En ce qui concerne le moyen tiré de ce que la réalité des infractions ne serait pas établie :
14. Il résulte des dispositions des articles L. 223-1 et L. 225-1 du code de la route, combinées avec celles des articles 529 et suivants du code de procédure pénale et du premier alinéa de l’article 530 du même code, que le mode d’enregistrement et de contrôle des informations relatives aux infractions au code de la route conduit à estimer que la réalité de l’infraction est établie dans les conditions prévues à l’article L. 223-1 de ce code dès lors qu’est inscrite, dans le système national des permis de conduire, la mention du paiement de l’amende forfaitaire ou de l’émission du titre exécutoire de l’amende forfaitaire majorée, sauf si l’intéressé justifie avoir présenté une requête en exonération dans les quarante-cinq jours de la constatation de l’infraction ou de l’envoi de l’avis de contravention ou avoir formé, dans le délai prévu à l’article 530 du code de procédure pénale, une réclamation ayant entraîné l’annulation du titre exécutoire de l’amende forfaitaire majorée.
15. Il résulte de l’instruction, et notamment des mentions du relevé d’information intégral afférent au permis de conduire de M. B que les infractions des 31 mars 2020 et 2 juin 2021 ont donné lieu à l’émission d’une amende forfaitaire majorée établissant ainsi, en application des dispositions de l’article L. 223-1 du code de la route, la réalité des infractions.

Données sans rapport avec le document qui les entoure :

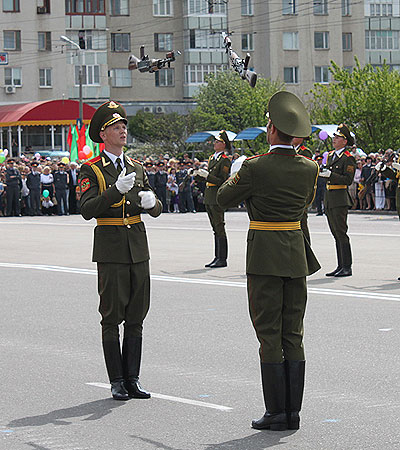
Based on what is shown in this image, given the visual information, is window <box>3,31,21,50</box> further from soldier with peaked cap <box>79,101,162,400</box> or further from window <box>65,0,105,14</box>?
soldier with peaked cap <box>79,101,162,400</box>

16. Il résulte de tout ce qui précède que les conclusions à fin d’annulation de la requête de M. B ne comportent que des moyens manifestement infondés et n’étant assortis que de faits insusceptibles de venir à leur soutien. Dès lors, à défaut de moyen utile soulevé dans le délai de recours contentieux, il y a lieu de rejeter les conclusions à fin d’annulation des décisions de retrait de points contestées et de la décision « 48 SI » du 18 janvier 2022, par voie de conséquence, ainsi que ses conclusions à fin d’injonction, sur le fondement des dispositions précitées du 7° de l’article R. 222-1 du code de justice administrative.
Sur les frais liés au litige :
17. L’Etat n’étant pas la partie perdante à l’instance, il y a lieu de rejeter les conclusions de M. B présentées au titre de l’article L. 761-1 du code de justice administrative au titre des frais exposés par lui et non compris dans les dépens.
ORDONNE :
Article 1er : La requête de M. B est rejetée
Article 2 : La présente ordonnance sera notifiée à M. A B et au ministre de l’intérieur.
Fait à Cergy, le 31 juillet 2025
La présidente de la 7ème Chambre
signé
E. Drevon-Coblence
La République mande et ordonne au ministre de l’intérieur en ce qui le concerne ou à tous commissaires de justice à ce requis en ce qui concerne les voies de droit commun contre les parties privées, de pourvoir à l’exécution de la présente décision.